• _DATA_

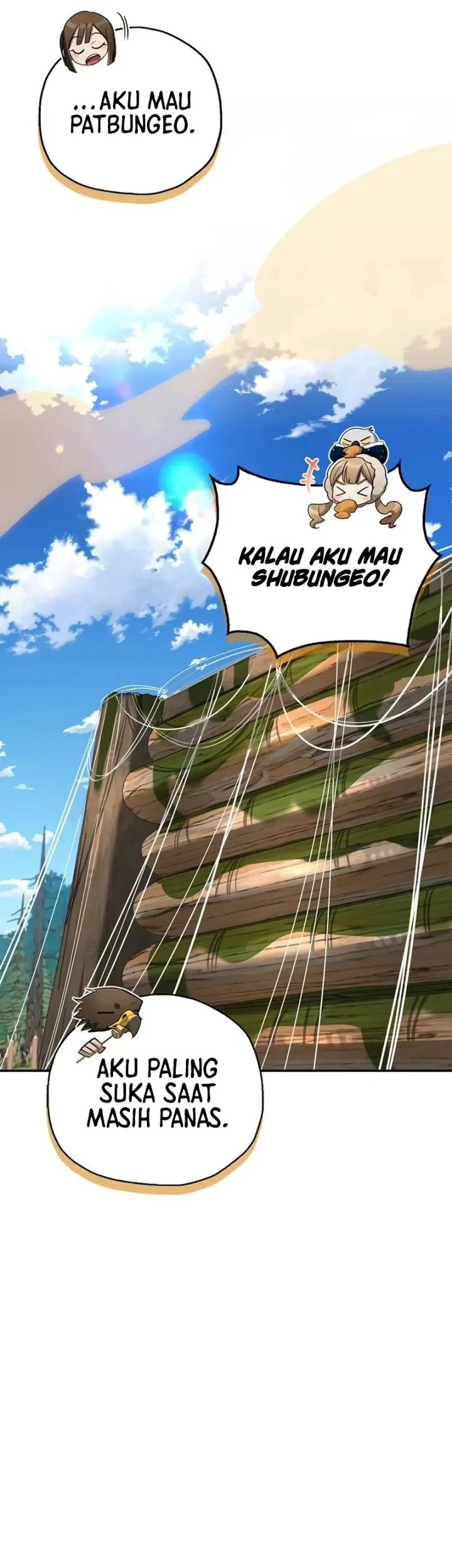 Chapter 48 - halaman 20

...

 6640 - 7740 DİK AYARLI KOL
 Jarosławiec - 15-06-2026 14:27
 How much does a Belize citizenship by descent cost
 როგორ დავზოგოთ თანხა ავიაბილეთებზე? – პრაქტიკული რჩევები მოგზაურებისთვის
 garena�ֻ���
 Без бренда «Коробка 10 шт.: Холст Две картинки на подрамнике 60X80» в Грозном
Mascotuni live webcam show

• _WORK REQUIRED_
Considering only the material above, set down every line from the one with "6640 - 7740 DİK AYARLI KOL" to the one with "Mascotuni live webcam show", inclusive, exactly as written.

• _EXPECTED ANSWER_
 6640 - 7740 DİK AYARLI KOL
 Jarosławiec - 15-06-2026 14:27
 How much does a Belize citizenship by descent cost
 როგორ დავზოგოთ თანხა ავიაბილეთებზე? – პრაქტიკული რჩევები მოგზაურებისთვის
 garena�ֻ���
 Без бренда «Коробка 10 шт.: Холст Две картинки на подрамнике 60X80» в Грозном
Mascotuni live webcam show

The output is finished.